The biosphere (from Greek βίος bíos "life" and σφαῖρα sphaira "sphere"), also known as the ecosphere (from Greek οἶκος oîkos "environment" and σφαῖρα), is the worldwide sum of all ecosystems. It can also be termed the zone of life on Earth. The biosphere is virtually a closed system with regard to matter, with minimal inputs and outputs. With regard to energy, it is an open system, with photosynthesis capturing solar energy at a rate of around 130 Terawatts per year.[1] However it is a self-regulating system close to energetic equilibrium.[2] By the most general biophysiological definition, the biosphere is the global ecological system integrating all living beings and their relationships, including their interaction with the elements of the lithosphere, cryosphere, hydrosphere, and atmosphere. The biosphere is postulated to have evolved, beginning with a process of biopoiesis (life created naturally from non-living matter, such as simple organic compounds) or biogenesis (life created from living matter), at least some 3.5 billion years ago.[3][4]

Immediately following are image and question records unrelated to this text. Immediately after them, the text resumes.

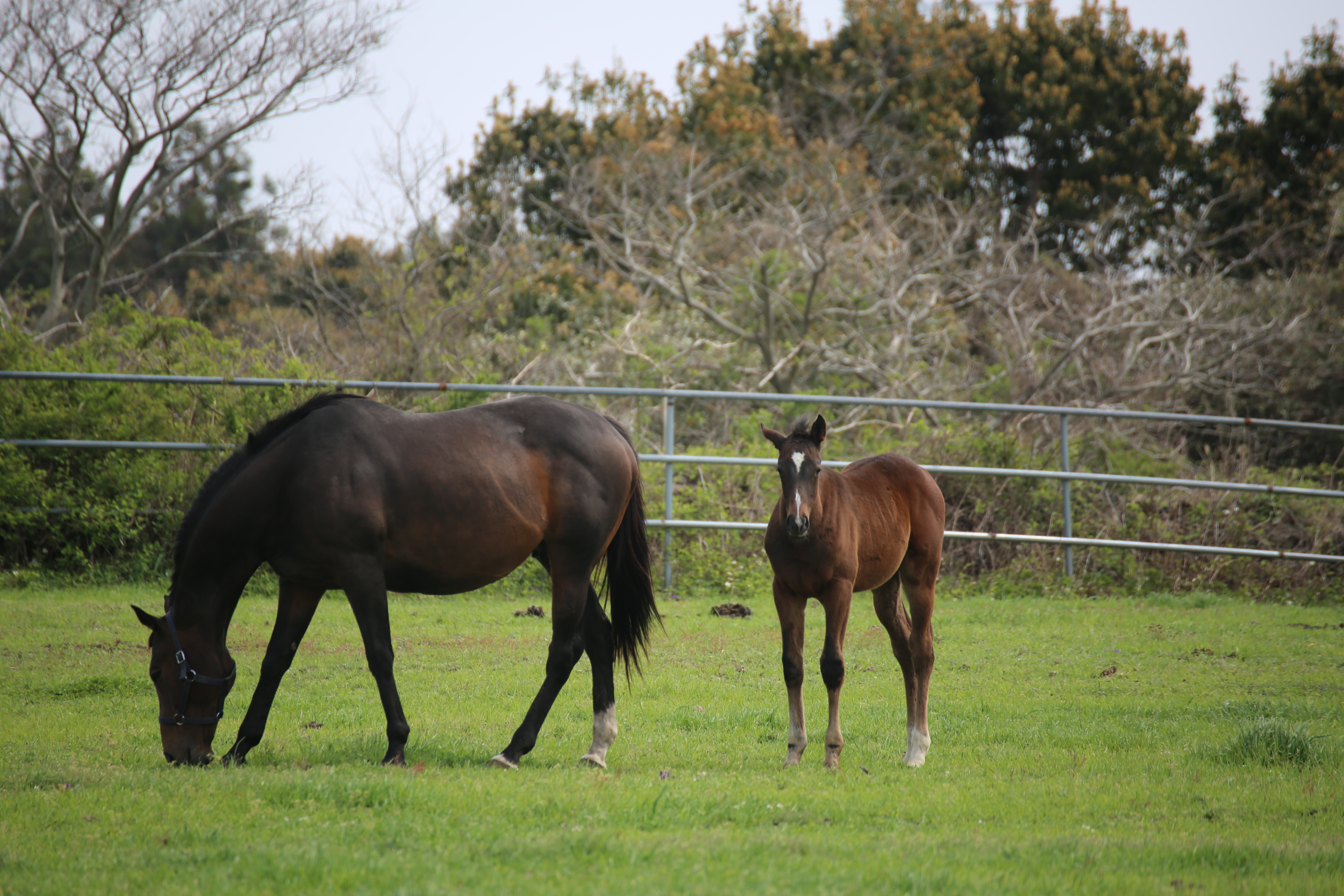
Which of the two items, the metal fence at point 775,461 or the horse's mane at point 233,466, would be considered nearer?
the horse's mane at point 233,466

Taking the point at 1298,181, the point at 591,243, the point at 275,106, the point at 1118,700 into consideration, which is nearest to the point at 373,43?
the point at 275,106

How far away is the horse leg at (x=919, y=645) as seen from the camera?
16.2ft

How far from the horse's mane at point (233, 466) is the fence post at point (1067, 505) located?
7604 millimetres

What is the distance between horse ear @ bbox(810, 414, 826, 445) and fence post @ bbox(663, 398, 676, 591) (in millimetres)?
4946

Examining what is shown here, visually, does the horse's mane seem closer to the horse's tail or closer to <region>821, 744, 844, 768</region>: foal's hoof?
the horse's tail

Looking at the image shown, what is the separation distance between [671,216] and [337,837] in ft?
46.5

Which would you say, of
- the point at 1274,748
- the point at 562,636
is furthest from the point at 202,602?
the point at 1274,748

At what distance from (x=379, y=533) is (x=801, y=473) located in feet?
6.35

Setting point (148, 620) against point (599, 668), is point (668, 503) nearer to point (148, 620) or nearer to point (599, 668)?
point (599, 668)

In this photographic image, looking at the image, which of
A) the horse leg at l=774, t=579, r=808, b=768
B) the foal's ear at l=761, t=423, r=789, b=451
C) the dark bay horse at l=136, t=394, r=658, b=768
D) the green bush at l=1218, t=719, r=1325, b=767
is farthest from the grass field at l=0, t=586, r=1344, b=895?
the foal's ear at l=761, t=423, r=789, b=451

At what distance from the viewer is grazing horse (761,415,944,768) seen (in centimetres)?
478

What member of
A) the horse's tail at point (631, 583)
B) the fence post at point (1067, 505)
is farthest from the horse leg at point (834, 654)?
the fence post at point (1067, 505)

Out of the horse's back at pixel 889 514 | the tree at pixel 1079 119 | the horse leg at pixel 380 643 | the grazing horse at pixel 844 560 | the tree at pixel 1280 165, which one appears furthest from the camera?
the tree at pixel 1079 119

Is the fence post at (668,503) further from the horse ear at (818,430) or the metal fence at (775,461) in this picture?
the horse ear at (818,430)
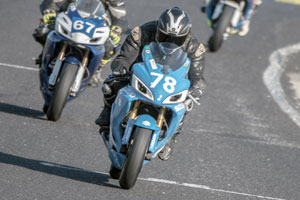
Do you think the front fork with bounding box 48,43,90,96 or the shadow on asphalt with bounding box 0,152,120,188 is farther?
the front fork with bounding box 48,43,90,96

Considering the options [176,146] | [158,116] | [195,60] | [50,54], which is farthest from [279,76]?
[158,116]

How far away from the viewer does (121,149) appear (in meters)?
7.20

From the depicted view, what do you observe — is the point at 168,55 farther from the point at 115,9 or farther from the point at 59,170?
the point at 115,9

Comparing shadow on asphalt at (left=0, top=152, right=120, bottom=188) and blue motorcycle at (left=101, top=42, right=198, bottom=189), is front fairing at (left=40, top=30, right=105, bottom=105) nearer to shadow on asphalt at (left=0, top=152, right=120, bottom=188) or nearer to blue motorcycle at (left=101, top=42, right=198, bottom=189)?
shadow on asphalt at (left=0, top=152, right=120, bottom=188)

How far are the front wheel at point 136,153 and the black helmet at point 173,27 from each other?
3.69 ft

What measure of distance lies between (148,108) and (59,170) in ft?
3.97

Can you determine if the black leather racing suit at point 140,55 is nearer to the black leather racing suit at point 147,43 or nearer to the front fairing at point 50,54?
the black leather racing suit at point 147,43

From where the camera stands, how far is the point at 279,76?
581 inches

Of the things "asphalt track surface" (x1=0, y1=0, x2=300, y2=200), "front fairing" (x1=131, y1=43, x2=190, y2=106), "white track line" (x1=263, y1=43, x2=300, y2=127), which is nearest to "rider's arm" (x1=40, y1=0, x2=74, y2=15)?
"asphalt track surface" (x1=0, y1=0, x2=300, y2=200)

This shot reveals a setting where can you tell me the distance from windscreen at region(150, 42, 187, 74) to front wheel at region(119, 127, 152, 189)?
67 cm

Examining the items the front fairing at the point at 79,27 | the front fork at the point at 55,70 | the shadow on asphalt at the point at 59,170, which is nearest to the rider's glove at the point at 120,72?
the shadow on asphalt at the point at 59,170

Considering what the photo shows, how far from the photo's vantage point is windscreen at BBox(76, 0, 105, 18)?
9922mm

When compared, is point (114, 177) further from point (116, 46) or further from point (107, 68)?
point (107, 68)

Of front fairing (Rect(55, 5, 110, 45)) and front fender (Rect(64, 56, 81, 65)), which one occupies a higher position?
front fairing (Rect(55, 5, 110, 45))
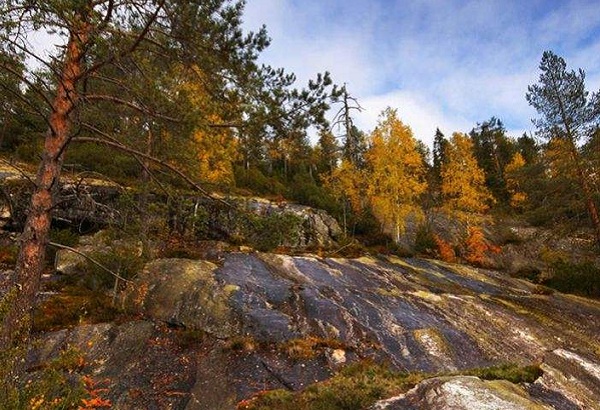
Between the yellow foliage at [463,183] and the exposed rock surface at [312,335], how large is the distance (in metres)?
15.0

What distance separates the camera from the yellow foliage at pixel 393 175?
27.3 m

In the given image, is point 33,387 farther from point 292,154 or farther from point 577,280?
point 577,280

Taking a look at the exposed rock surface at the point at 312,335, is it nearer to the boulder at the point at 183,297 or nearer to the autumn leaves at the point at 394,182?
the boulder at the point at 183,297

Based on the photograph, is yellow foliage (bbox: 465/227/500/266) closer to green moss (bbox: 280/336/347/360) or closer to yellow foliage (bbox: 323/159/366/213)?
yellow foliage (bbox: 323/159/366/213)

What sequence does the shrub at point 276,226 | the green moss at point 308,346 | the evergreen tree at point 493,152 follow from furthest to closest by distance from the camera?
the evergreen tree at point 493,152 < the green moss at point 308,346 < the shrub at point 276,226

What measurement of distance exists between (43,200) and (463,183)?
2935cm

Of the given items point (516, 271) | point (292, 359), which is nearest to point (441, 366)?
point (292, 359)

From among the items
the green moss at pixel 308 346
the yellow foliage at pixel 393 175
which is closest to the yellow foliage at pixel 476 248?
the yellow foliage at pixel 393 175

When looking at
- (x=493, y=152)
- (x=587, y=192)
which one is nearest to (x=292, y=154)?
(x=587, y=192)

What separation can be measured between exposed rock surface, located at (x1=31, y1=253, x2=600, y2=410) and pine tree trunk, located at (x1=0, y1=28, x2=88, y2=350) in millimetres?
2961

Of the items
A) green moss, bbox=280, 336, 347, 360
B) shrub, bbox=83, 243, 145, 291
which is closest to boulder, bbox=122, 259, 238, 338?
shrub, bbox=83, 243, 145, 291

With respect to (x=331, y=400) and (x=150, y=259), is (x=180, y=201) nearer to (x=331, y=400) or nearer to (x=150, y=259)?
(x=331, y=400)

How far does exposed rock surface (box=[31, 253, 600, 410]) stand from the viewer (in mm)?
8039

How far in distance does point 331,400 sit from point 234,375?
3205 millimetres
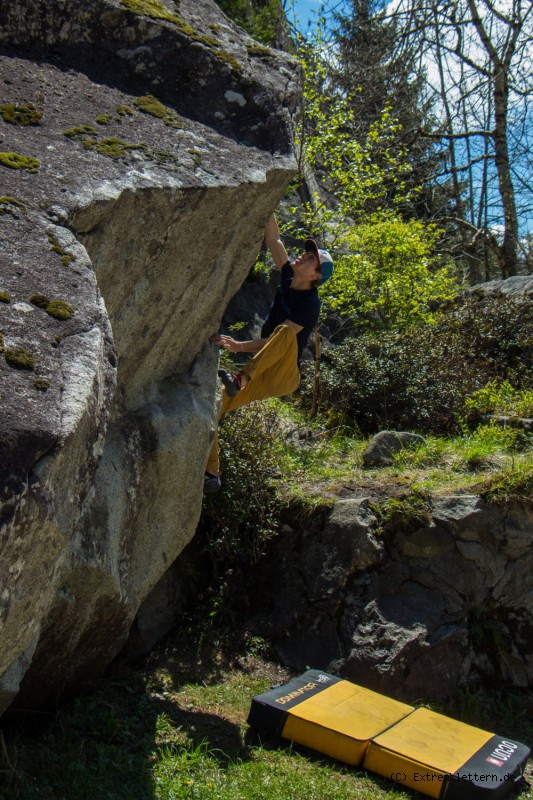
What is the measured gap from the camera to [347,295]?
34.1 feet

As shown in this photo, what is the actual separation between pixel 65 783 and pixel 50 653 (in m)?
0.70

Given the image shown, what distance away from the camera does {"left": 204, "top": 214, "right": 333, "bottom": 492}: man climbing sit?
17.7ft

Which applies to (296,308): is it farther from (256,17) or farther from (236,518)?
(256,17)

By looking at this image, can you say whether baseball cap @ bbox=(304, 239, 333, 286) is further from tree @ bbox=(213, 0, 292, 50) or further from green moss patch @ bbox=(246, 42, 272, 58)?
tree @ bbox=(213, 0, 292, 50)

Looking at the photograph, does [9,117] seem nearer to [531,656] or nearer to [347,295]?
[531,656]

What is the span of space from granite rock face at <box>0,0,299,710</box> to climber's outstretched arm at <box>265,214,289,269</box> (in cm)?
20

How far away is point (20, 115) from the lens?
3.89 metres

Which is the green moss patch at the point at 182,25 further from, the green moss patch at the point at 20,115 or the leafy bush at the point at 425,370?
the leafy bush at the point at 425,370

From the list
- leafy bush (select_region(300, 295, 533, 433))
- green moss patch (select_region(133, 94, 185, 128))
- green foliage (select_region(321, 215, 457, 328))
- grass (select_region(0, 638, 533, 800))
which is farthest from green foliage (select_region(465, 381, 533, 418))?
green moss patch (select_region(133, 94, 185, 128))

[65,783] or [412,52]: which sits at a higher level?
[412,52]

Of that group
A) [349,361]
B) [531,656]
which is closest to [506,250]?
[349,361]

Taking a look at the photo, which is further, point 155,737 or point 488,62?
point 488,62

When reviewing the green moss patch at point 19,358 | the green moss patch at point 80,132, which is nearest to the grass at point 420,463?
the green moss patch at point 80,132

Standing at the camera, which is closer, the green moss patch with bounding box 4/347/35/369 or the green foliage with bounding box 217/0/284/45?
the green moss patch with bounding box 4/347/35/369
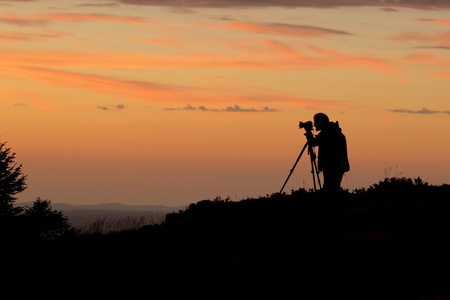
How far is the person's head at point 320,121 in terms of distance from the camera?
19.4 m

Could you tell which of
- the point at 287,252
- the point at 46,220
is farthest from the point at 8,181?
the point at 287,252

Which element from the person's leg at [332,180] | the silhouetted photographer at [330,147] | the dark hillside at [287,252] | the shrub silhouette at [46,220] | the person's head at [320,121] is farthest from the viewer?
the shrub silhouette at [46,220]

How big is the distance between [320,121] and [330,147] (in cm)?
69

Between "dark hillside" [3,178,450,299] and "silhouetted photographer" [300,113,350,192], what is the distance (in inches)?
39.7

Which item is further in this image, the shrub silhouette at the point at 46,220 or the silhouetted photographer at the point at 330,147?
the shrub silhouette at the point at 46,220

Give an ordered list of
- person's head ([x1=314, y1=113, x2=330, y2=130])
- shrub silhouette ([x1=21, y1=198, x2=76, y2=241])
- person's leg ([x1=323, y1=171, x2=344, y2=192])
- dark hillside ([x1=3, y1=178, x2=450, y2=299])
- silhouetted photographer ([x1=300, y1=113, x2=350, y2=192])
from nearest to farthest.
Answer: dark hillside ([x1=3, y1=178, x2=450, y2=299])
silhouetted photographer ([x1=300, y1=113, x2=350, y2=192])
person's head ([x1=314, y1=113, x2=330, y2=130])
person's leg ([x1=323, y1=171, x2=344, y2=192])
shrub silhouette ([x1=21, y1=198, x2=76, y2=241])

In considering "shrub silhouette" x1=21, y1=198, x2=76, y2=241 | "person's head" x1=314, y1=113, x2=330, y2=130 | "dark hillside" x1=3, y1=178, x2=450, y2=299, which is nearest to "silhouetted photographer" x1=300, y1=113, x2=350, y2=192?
"person's head" x1=314, y1=113, x2=330, y2=130

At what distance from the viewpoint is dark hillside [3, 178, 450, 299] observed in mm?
13062

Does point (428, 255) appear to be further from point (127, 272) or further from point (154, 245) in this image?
point (154, 245)

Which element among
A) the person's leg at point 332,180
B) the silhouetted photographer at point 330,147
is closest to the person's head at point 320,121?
the silhouetted photographer at point 330,147

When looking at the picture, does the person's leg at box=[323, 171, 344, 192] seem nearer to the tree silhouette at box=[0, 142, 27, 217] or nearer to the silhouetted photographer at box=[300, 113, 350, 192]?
the silhouetted photographer at box=[300, 113, 350, 192]

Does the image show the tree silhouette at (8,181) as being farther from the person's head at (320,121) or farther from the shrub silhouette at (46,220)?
the person's head at (320,121)

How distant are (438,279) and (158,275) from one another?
5443mm

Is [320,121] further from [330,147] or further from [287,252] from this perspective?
[287,252]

A false-color composite of global oceanic and terrestrial photoautotroph abundance, from September 2001 to August 2017. Provided by the SeaWiFS Project, NASA/Goddard Space Flight Center and ORBIMAGE.[citation needed]

In a general sense, biospheres are any closed, self-regulating systems containing ecosystems. This includes artificial biospheres such as Biosphere 2 and BIOS-3, and potentially ones on other planets or moons.[5]